People often have an intuitive sense of when would be a good or bad time for their spouse. He might have had an intuitive sense that she would be changing at that time, and intuitively wanted to walk in on that without consciously knowing what he was doing or why. Or he might have just intuitively had a sense of when to go in to be disruptive and not let her get her way. A disruptive time to enter would presumably be soon after she texted, when it’s still soon after they got home, not at a random time later.
You did a good job for a practice analysis. You figured some stuff out.
To look into it further, besides my other replies to you, I have the same issues for you to consider that I brought up with @LMD at Analyzing Relationship Drama Reddit Story - #12 by Elliot
Here’s an example of how unreliable narrators can be:
https://www.reddit.com/r/AITAH/comments/1g0n4r3/aita_for_removing_my_pregnant_wifes_hands_from_my/
Note what information he left out originally and added in an EDIT after people asked him questions. That’s worse than most cases but it’s unlikely the story we’re analyzing in this topic is actually told in a fair, reasonable way.
Yeah okay that seems like a good idea.
I think probably not.
Stereotypical reasons I can think of for women in particular being slow/late relate to preparing their appearance e.g, picking an outfit and doing make up and hair, etc. Women’s routines for these things are in general longer and more complex than men’s. (But of course, they can be done in an organised way that doesn’t cause one to be late, right? I don’t know a gender specific reason why women might have trouble being organised about that stuff.)

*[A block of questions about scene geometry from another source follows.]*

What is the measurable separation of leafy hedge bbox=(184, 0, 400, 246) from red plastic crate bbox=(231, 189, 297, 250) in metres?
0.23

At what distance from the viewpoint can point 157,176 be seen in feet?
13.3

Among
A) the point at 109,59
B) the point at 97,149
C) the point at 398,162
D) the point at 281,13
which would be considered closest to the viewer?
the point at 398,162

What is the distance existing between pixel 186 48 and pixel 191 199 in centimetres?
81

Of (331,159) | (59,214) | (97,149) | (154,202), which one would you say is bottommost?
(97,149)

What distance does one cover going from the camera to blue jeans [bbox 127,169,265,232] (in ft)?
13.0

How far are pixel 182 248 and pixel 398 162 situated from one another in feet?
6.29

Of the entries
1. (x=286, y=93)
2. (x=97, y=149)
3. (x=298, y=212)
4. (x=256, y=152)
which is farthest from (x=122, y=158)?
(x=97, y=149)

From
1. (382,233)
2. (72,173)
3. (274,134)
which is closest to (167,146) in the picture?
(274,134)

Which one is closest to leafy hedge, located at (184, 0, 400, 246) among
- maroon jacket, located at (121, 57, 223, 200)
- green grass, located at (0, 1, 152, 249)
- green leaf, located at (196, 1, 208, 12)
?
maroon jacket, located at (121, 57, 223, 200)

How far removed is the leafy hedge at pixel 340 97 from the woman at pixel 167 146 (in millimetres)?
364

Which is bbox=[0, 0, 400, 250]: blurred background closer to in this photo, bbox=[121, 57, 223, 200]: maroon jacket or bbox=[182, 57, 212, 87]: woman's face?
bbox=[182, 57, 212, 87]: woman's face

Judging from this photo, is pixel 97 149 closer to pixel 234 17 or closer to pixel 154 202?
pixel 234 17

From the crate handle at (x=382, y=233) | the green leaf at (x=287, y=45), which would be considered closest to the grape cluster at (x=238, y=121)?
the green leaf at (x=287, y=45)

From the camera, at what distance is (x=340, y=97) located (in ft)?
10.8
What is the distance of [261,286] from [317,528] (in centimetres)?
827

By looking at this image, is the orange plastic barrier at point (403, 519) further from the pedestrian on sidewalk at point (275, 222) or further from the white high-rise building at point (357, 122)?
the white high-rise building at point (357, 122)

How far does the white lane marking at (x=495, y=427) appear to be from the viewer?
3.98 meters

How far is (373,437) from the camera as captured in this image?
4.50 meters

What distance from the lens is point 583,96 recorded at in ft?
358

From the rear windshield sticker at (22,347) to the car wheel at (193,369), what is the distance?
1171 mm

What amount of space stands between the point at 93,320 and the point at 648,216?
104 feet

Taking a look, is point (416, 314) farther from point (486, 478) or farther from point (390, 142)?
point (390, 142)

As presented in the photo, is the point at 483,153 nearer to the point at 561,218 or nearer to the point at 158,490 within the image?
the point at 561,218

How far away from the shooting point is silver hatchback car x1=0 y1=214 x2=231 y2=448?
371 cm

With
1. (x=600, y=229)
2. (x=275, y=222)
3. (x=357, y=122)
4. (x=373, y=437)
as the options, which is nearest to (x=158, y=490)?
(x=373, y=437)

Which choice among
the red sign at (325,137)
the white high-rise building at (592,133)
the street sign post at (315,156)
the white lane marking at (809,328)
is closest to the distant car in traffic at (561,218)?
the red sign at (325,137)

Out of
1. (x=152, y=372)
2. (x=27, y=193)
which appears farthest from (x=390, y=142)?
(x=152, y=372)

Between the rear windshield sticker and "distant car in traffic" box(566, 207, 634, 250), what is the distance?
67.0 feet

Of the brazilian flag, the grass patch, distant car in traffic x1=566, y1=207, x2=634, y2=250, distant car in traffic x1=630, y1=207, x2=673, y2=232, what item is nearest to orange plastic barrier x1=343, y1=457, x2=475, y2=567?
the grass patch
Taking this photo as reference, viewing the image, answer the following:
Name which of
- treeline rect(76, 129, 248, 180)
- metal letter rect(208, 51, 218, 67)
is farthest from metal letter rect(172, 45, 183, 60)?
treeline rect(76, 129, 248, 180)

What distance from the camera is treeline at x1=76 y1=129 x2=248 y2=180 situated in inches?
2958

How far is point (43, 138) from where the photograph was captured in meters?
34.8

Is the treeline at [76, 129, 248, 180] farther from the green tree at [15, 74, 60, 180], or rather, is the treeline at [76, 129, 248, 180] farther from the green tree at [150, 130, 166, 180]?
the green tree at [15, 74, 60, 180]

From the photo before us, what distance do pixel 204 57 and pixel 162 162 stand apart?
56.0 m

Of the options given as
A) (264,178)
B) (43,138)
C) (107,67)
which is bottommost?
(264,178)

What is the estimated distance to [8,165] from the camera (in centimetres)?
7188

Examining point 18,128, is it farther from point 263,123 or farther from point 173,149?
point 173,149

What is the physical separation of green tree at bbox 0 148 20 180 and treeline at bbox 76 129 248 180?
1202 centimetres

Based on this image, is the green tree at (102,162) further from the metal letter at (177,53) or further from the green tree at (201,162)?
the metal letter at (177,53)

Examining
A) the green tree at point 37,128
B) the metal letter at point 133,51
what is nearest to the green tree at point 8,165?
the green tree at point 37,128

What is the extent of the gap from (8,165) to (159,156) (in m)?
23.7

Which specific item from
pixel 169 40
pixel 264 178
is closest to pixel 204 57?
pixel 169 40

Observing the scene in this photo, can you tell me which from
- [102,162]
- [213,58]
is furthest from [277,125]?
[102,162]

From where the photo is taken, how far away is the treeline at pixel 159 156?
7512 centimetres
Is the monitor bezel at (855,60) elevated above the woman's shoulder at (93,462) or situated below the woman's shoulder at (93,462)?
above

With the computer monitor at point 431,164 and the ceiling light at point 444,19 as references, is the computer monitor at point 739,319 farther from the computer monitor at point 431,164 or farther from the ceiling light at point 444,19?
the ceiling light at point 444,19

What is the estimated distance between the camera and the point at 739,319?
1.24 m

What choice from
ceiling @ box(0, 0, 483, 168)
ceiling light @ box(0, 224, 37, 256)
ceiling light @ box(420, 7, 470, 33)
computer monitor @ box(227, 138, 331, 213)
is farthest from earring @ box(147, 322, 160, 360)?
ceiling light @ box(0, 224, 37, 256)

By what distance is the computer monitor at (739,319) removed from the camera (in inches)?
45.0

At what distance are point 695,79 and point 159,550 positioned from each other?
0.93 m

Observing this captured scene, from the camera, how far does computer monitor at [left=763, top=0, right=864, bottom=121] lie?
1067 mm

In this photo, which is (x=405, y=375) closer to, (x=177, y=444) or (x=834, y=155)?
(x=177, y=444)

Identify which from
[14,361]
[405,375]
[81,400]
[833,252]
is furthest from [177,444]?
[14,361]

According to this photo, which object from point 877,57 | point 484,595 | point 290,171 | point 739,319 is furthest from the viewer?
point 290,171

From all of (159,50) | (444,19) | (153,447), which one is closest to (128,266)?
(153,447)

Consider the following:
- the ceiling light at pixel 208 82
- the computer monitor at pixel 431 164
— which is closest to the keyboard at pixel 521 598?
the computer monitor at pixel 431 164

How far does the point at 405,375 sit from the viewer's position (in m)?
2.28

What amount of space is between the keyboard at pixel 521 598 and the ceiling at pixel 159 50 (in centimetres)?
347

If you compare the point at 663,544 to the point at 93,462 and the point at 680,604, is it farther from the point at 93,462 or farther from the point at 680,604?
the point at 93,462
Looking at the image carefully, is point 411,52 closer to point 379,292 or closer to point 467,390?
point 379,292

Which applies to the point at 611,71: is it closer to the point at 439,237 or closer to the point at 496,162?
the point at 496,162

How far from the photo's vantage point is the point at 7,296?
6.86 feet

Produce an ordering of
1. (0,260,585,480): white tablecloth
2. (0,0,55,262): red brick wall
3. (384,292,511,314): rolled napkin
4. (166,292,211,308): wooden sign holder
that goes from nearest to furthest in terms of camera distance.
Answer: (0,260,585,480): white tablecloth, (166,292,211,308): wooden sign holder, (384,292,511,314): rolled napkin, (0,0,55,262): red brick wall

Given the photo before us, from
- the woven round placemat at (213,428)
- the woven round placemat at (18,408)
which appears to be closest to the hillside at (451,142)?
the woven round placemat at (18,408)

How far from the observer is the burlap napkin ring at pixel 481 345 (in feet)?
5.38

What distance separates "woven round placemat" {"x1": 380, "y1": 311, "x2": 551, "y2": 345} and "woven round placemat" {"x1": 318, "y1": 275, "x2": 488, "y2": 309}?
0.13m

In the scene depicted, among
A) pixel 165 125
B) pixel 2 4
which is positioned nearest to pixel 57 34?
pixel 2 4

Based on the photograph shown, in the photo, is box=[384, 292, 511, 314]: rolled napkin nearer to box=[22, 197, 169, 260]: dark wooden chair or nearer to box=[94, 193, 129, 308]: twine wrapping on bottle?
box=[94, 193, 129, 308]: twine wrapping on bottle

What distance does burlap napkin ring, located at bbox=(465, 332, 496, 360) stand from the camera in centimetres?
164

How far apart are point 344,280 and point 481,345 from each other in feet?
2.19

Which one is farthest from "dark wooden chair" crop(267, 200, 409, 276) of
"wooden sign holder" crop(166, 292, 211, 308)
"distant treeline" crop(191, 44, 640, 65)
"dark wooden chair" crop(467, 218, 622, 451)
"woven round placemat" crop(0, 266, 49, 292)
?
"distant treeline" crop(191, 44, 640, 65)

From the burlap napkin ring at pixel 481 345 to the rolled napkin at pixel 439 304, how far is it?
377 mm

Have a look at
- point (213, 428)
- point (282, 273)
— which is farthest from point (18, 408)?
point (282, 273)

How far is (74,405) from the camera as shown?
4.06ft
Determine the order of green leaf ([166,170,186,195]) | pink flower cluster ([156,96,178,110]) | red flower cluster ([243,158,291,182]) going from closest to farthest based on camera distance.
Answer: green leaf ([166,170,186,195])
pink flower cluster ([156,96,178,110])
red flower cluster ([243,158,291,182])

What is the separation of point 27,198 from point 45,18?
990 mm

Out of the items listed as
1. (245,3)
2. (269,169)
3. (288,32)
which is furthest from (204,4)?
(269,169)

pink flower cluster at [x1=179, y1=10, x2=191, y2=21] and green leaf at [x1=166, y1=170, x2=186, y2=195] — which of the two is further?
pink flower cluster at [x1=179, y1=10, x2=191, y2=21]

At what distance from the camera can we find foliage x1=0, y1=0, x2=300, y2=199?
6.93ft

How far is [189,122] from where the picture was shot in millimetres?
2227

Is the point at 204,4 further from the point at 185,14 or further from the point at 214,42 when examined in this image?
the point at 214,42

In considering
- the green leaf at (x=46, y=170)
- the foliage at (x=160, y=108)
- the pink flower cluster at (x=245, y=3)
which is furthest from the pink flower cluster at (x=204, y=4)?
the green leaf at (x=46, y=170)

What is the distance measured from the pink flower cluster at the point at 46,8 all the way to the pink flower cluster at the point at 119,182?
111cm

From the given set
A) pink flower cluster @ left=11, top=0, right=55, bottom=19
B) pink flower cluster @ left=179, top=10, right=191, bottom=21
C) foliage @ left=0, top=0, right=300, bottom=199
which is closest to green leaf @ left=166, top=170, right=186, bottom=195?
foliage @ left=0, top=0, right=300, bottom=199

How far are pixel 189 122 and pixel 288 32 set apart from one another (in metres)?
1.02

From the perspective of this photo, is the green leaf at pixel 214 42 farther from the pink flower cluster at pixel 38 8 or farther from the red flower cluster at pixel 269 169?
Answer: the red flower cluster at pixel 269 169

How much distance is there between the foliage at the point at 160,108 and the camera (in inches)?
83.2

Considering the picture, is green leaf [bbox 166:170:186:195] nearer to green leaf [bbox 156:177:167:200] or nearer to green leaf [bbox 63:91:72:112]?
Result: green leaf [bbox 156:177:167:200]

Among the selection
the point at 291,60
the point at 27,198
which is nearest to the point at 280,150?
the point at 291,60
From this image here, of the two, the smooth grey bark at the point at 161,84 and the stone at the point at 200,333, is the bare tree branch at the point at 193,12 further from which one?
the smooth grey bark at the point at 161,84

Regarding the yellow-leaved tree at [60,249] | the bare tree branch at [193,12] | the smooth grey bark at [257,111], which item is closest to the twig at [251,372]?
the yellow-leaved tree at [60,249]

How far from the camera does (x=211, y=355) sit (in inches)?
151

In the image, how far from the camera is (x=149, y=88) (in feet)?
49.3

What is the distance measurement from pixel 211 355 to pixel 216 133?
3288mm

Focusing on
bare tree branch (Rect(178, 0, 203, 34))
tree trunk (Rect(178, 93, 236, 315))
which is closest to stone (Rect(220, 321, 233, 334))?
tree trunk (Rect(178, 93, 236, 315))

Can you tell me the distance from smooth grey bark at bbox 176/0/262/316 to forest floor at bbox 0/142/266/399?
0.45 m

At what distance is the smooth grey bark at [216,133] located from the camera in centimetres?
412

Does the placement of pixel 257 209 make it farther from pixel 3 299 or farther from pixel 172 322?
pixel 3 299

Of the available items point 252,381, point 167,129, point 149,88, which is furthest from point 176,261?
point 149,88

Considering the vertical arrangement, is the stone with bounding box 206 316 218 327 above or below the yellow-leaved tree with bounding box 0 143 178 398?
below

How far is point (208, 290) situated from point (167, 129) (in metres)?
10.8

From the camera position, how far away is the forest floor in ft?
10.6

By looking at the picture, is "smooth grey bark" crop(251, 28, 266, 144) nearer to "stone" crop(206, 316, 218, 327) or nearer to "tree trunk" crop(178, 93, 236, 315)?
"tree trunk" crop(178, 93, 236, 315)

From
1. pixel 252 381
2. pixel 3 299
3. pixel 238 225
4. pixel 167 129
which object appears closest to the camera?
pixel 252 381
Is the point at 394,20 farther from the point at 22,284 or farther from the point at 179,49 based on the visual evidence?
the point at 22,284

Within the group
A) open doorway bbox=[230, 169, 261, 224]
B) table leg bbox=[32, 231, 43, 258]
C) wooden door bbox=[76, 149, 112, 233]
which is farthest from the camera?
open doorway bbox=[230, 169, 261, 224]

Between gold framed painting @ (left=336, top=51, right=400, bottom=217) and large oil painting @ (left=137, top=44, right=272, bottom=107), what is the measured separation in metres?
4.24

I’m sure that in this particular event, that those appearance preparation things were part of the preparation for the birthday event/concert and influencer things.
Apart from that, I can’t think of any reasons women in particular might be slow/late right now.
It says that post has been removed by Reddit’s filters. The post title is still there though, and sounds super aggressive.
Short version: He complained about his wife taking food off his plate. He left out that she was both hungry and pregnant: They didn’t have enough food and were eating one meal per day. They were in the US and they hadn’t figured out to apply for several different things that could get them food and weren’t using a food bank.